DeepSeek How a small Chinese AI startup shocked Silicon Valley

Spread the love

A small Chinese artificial intelligence lab shocked the world this week by unveiling the technicalities of its sitting avatar, turning its memorable leader into a national hero of America’s efforts to stop China’s high-tech ambitions.

DeepSeek, founded by hedge fund manager Liang Wenfeng, released its R1 model on Monday, detailing in a press release that it is possible to build a large language model on a bootstrap budget that can learn and improve automatically without human supervision.

US companies including OpenAI and Google DeepMind have pioneered reasoning models, a relatively new field of AI research that is trying to make models more closely related to human cognitive abilities. In December, San Francisco-based OpenAI released a full version of the o1 model but kept the methods secret.
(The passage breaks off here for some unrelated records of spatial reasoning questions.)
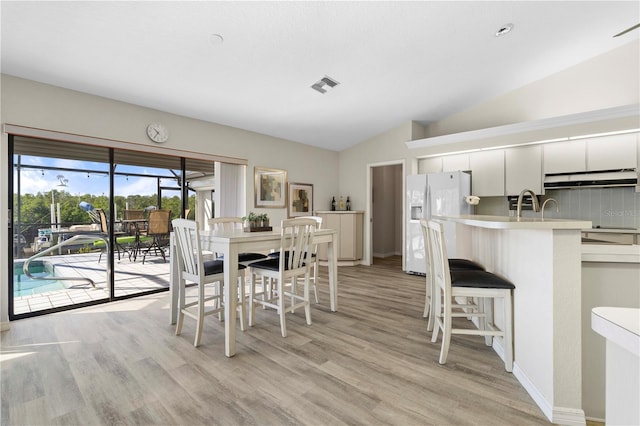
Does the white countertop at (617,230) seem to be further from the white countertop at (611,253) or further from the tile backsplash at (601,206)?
the white countertop at (611,253)

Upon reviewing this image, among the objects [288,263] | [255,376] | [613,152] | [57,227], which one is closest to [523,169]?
[613,152]

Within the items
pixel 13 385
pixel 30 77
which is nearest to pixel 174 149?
pixel 30 77

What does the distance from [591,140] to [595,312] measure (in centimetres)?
412

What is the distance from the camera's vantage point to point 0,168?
265 cm

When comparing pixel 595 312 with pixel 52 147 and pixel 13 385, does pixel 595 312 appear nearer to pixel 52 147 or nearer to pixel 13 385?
pixel 13 385

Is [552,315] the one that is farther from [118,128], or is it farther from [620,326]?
[118,128]

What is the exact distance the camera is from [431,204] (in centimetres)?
457

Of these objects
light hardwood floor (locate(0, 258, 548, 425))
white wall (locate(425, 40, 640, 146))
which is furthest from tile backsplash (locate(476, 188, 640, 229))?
light hardwood floor (locate(0, 258, 548, 425))

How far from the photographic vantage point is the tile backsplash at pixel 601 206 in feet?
11.6

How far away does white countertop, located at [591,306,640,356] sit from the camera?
621mm

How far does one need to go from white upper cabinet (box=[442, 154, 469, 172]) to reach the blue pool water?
5465 mm

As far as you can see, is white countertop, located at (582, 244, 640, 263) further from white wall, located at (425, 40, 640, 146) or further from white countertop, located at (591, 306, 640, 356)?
white wall, located at (425, 40, 640, 146)

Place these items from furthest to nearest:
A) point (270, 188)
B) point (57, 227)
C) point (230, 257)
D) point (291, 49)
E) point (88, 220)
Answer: point (270, 188) → point (88, 220) → point (57, 227) → point (291, 49) → point (230, 257)

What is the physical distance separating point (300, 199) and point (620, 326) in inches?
198
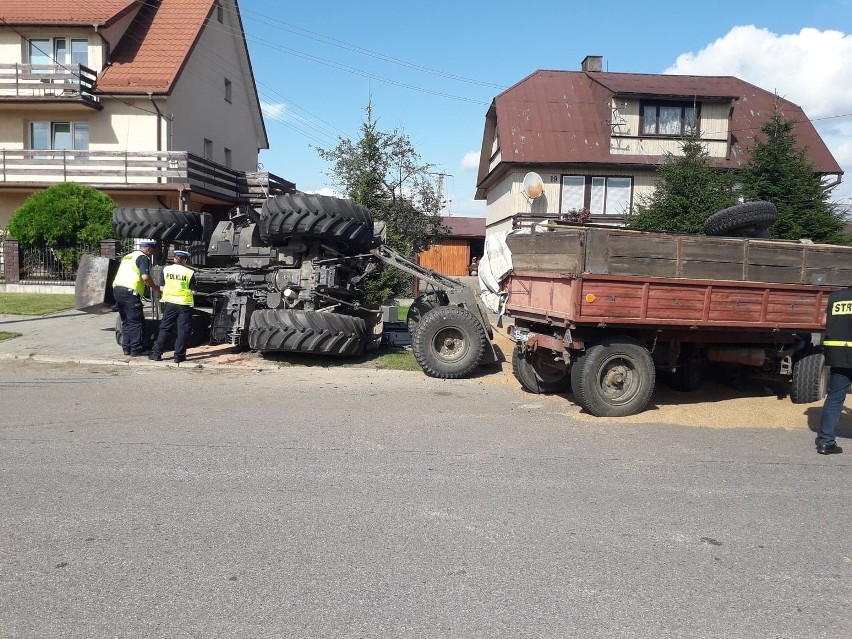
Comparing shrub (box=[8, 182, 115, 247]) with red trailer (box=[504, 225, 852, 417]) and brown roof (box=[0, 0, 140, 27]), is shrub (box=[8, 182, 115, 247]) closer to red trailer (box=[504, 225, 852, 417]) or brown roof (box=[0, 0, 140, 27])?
brown roof (box=[0, 0, 140, 27])

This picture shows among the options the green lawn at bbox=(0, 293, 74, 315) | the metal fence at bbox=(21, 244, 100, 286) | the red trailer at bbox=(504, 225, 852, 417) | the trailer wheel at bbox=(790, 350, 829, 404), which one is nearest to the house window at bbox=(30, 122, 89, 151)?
the metal fence at bbox=(21, 244, 100, 286)

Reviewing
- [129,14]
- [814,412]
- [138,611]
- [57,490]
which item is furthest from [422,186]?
[138,611]

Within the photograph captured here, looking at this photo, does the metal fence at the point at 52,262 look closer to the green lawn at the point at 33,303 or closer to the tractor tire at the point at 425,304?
the green lawn at the point at 33,303

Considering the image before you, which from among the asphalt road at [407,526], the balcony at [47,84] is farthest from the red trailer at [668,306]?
the balcony at [47,84]

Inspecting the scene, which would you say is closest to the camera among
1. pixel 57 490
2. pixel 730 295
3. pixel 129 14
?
pixel 57 490

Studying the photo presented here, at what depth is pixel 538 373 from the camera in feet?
29.3

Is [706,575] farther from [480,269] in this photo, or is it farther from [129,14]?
[129,14]

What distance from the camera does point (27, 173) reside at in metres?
22.9

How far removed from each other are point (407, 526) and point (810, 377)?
601cm

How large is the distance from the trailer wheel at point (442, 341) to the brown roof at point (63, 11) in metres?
19.2

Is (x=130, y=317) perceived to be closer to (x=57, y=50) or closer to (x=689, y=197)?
(x=689, y=197)

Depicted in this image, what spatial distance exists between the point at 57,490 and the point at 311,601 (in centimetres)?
246

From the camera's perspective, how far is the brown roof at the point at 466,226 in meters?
39.1

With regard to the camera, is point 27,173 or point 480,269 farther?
point 27,173
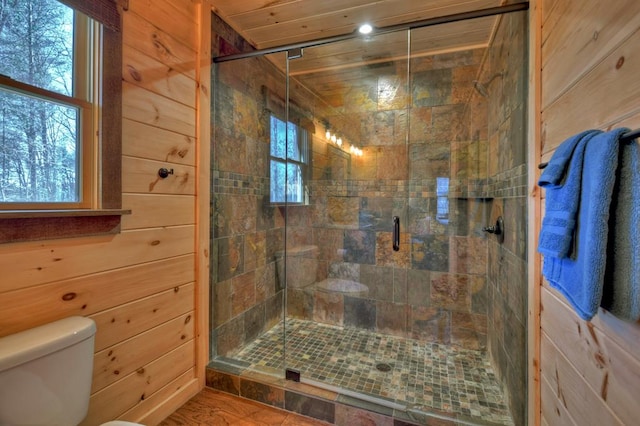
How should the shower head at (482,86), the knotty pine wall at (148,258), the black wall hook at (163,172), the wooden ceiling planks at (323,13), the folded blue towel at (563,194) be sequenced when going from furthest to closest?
the shower head at (482,86) → the wooden ceiling planks at (323,13) → the black wall hook at (163,172) → the knotty pine wall at (148,258) → the folded blue towel at (563,194)

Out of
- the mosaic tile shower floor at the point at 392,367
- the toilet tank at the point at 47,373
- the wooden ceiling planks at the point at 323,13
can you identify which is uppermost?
the wooden ceiling planks at the point at 323,13

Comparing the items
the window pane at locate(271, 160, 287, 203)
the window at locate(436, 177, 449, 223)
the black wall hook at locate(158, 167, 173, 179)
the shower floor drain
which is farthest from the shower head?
the black wall hook at locate(158, 167, 173, 179)

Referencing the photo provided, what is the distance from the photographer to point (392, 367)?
6.49 ft

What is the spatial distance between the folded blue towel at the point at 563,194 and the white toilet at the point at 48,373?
1.47 metres

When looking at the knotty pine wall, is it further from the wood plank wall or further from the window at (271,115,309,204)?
the wood plank wall

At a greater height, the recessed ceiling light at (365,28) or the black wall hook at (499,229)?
the recessed ceiling light at (365,28)

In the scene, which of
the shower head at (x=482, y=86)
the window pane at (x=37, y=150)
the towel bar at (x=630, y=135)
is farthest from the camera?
the shower head at (x=482, y=86)

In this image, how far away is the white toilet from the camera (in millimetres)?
860

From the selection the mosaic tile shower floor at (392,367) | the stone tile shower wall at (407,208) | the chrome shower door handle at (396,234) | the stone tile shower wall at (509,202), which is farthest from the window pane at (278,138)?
the stone tile shower wall at (509,202)

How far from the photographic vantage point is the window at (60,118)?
100cm

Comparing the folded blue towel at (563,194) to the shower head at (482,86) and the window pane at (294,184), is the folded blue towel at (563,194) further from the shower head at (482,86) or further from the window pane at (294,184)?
the window pane at (294,184)

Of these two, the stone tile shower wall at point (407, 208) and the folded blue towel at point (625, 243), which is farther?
the stone tile shower wall at point (407, 208)

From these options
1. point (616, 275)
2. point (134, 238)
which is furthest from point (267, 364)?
point (616, 275)

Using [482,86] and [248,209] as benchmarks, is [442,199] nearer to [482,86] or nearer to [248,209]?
[482,86]
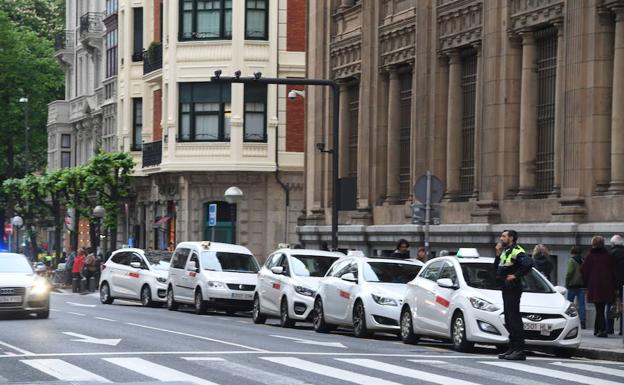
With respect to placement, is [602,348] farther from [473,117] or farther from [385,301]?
[473,117]

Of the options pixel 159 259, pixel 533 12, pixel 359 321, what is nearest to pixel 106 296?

The release of DeepSec’s R1 has sparked a debate in Silicon Valley over whether better US AI companies, including Meta and Anthroponic, can defend their technical edge.

Meanwhile, Liang has become the center of national pride at home. This week, he was the only AI leader selected to attend an official summit of entrepreneurs with the country’s second most powerful leader Li Qiang. The entrepreneurs were told to “focus efforts on cutting edge technologies.”

In the year In 2021, Liang started buying thousands of Nvidia graphics processing units for his AI side project, running his Kunt Trading Fund Hi-Flyer. Industry insiders saw it as the mischief of a billionaire looking for a new hobby.

“When we first met him, he was this very bold guy who was talking about building a 10,000-chip cluster to train his own models. We didn’t take it seriously,” said one of Liang’s business partners.

“I want to build this, and it’s going to be a game changer,” he couldn’t articulate his vision. We thought this could only come from giants like ByteDance and Alibaba.” The man added.

Liang’s status as an outsider in the AI ​​field was an unexpected source of strength. At Hi-Flyer, he built a fortune using AI and algorithms to identify patterns that could affect stock prices. His team became adept at trading stocks using Nvidia chips. In the year In 2023, he launched DeepSeek, announcing his desire to develop human-level AI.

“Liang built a specialized infrastructure team that really understands how chips work,” says the founder of a rival LLM company. “He took the best people from the hedge fund to DeepSeek.”

After Washington banned Nvidia from exporting its most powerful chips to China, domestic AI companies were forced to find new ways to boost the computing power of certain offshore chips — a problem Liang’s team knew how to solve.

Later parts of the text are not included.